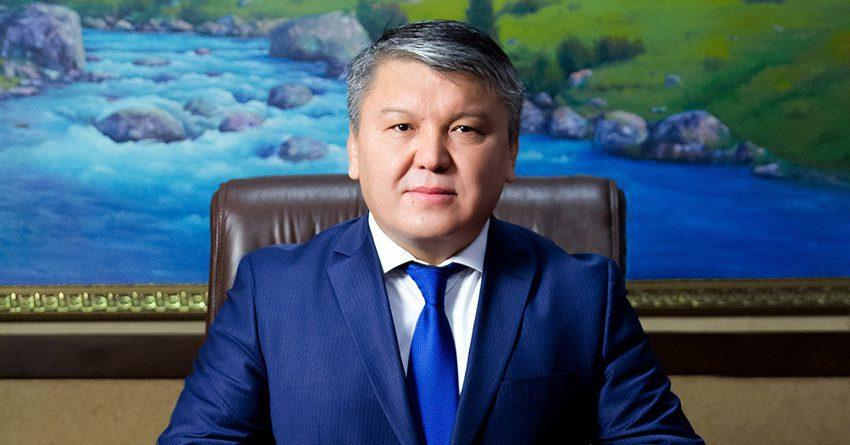 Арзыбек Кожошев остается председателем Госфиннадзора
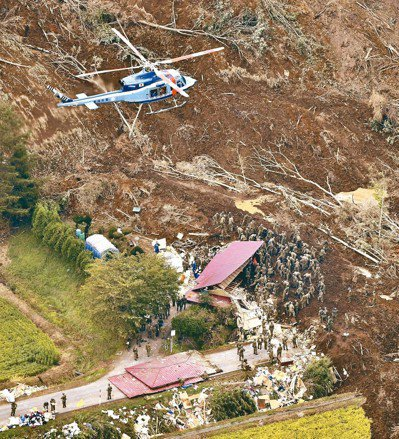 北海道厚真町6日地震引發土石流、破壞民房,日本自衛隊7日在現場搜救生還者。 路透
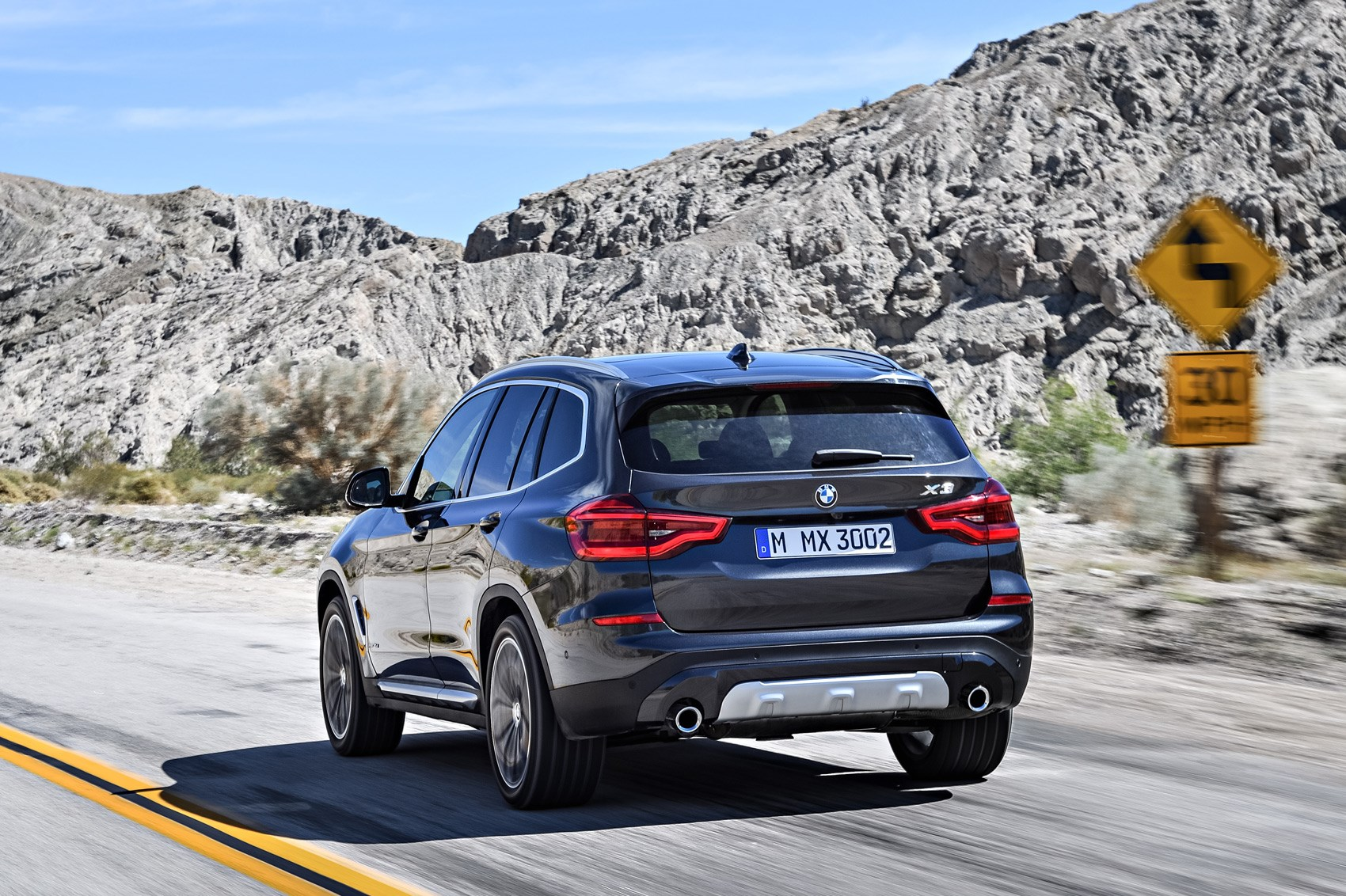 new bmw x3 suv revealed munich 39 s photocopier is working fine car magazine. Black Bedroom Furniture Sets. Home Design Ideas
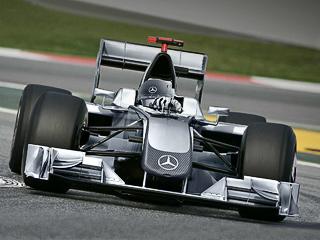 Mercedes сделает из бело-зелёных стрел серебряные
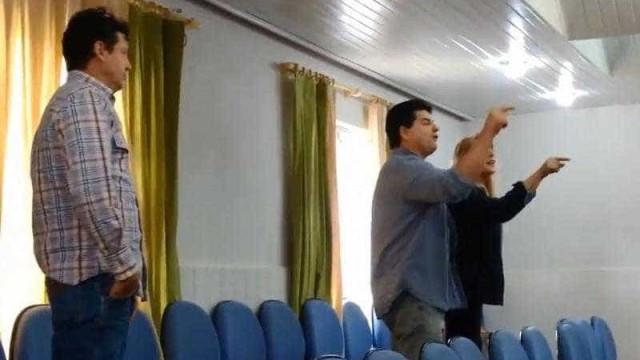 Fãs de Bolsonaro invadem assembleia de professores: 'Viva Pinochet'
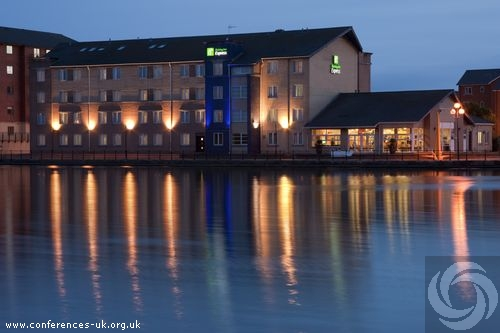 Express by Holiday Inn Cardiff Bay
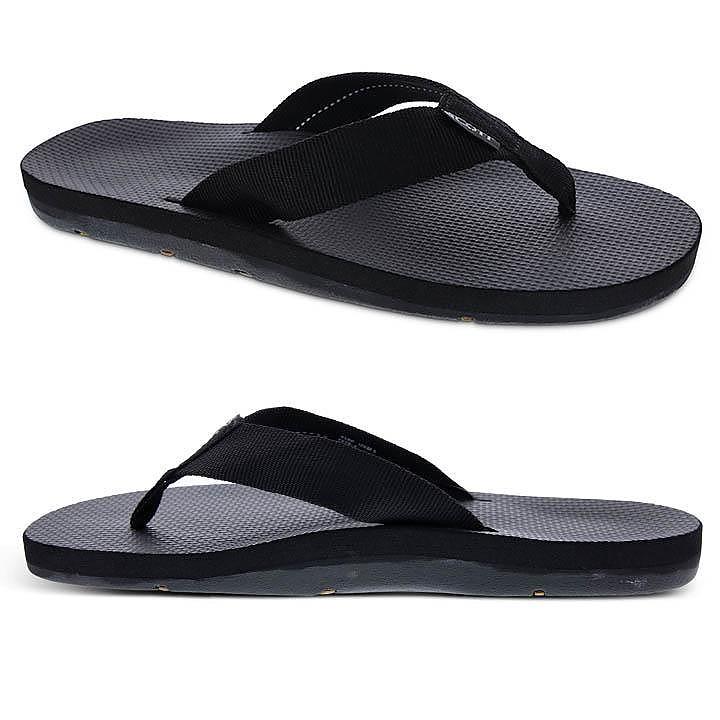photo: Scott Hawaii Makaha flip-flop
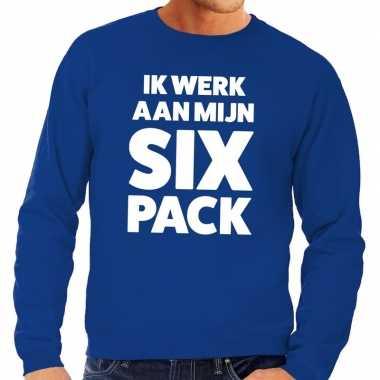 Toppers - ik werk aan mijn six pack tekst sweater blauw
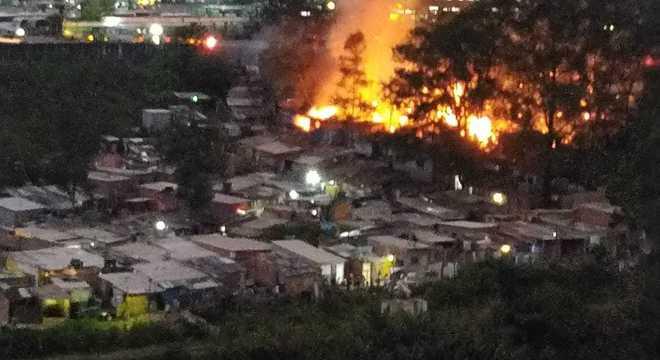 Vídeo mostra incêndio em comunidade da zona norte de SP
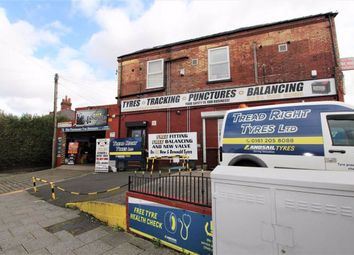 2 bed flat to rent in Moston Lane, Blackley, Manchester M9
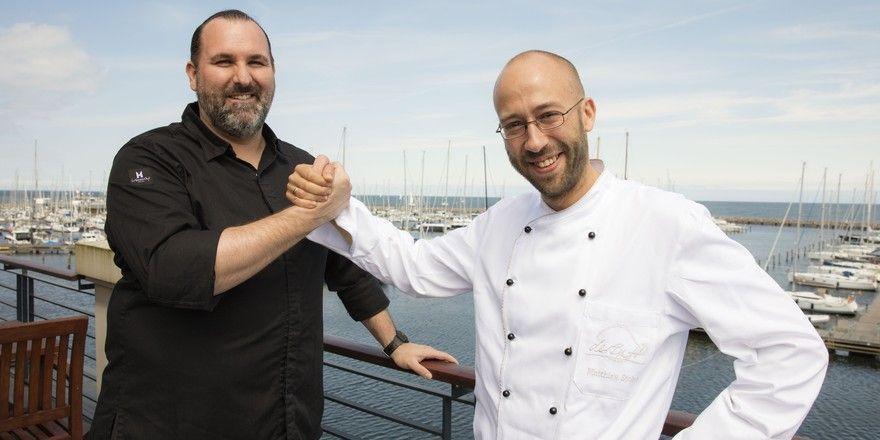 Küchenchef-Team der Yachthafenresidenz: André Münch und Matthias Stolze leiten die Küchen in der Hohen Düne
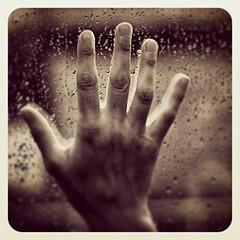 Podemos protegernos de la lluvia pero es inevitable acabar mojados.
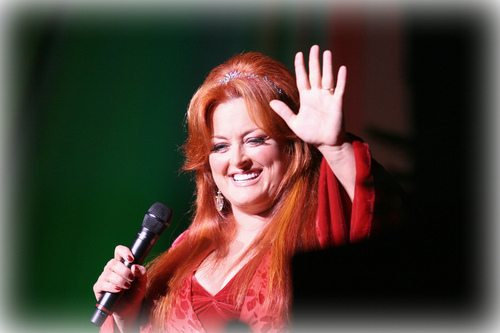 Wynonna Judd wallpaper possibly containing a portrait titled Wynonna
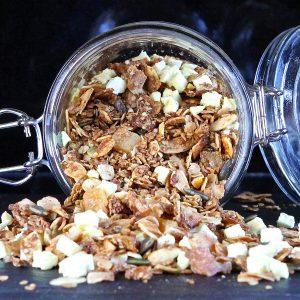 apple-pie-granola-vegan
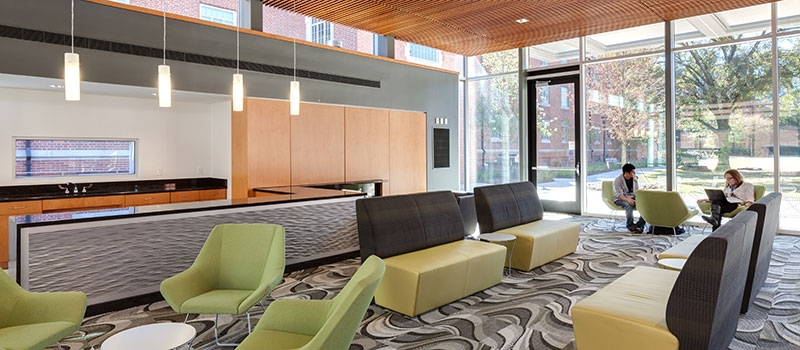 GT Connector lounge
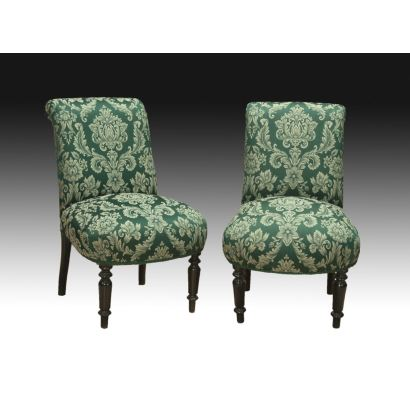 Pareja de sillas españolas tapizadas, siglo XX. Tapicería verde floral. Madera teñida torneada.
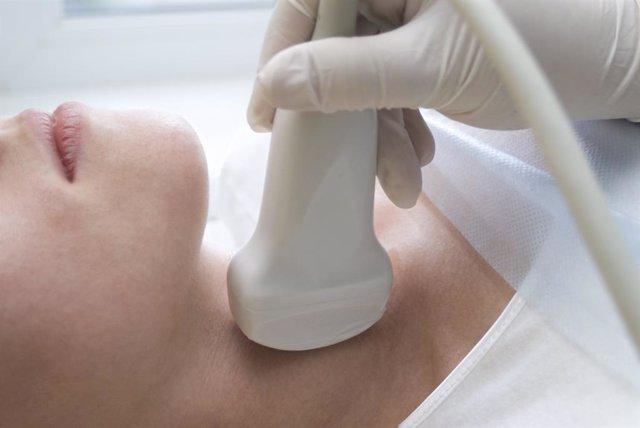 Experos desaconsejan el tratamiento hormonal en adultos con problemas leves de tiroides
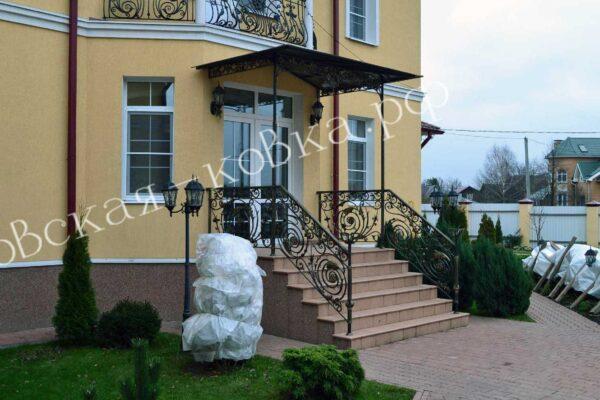 Кованый козырек и перила в стиле барокко Артикул № 139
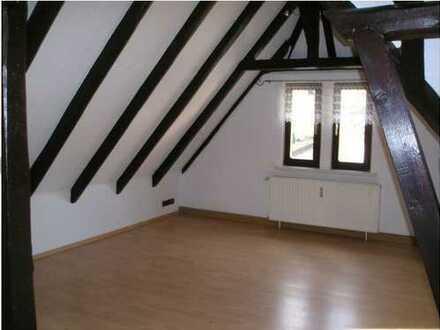 Gepflegte 2-Zimmer-Dachgeschosswohnung mit Einbauküche in Bad Klosterlausnitz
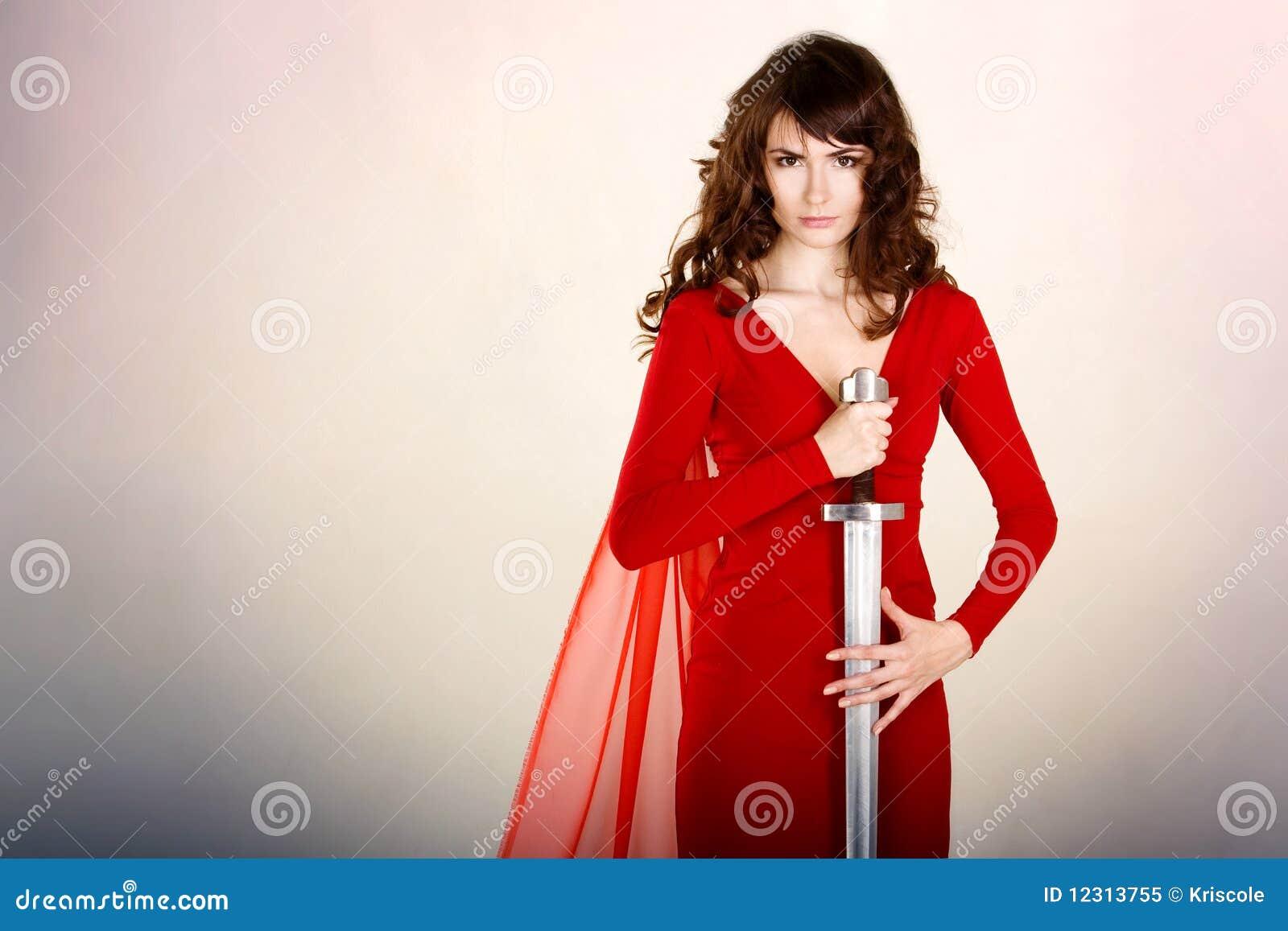 Девушка с саблей фото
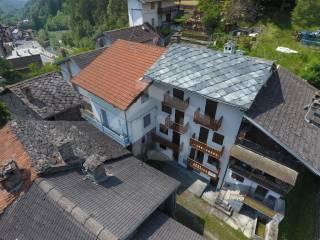 Foto - Trilocale frazione Grand-Moulin 32, Centro, Antey-Saint-Andrè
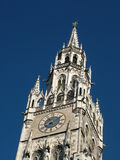 Câmara municipal nova Marienplatz Munich da torre de pulso de disparo fotos de stock royalty free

------------------------------------------------

▶ [Instructions for the task]
The lines to copy run from the line containing "Gepflegte 2-Zimmer-Dachgeschosswohnung mit" through the end of the data above; copy exactly those, minus the pictures.

▶ [Finished task]
 Gepflegte 2-Zimmer-Dachgeschosswohnung mit Einbauküche in Bad Klosterlausnitz
 Девушка с саблей фото
 Foto - Trilocale frazione Grand-Moulin 32, Centro, Antey-Saint-Andrè
 Câmara municipal nova Marienplatz Munich da torre de pulso de disparo fotos de stock royalty free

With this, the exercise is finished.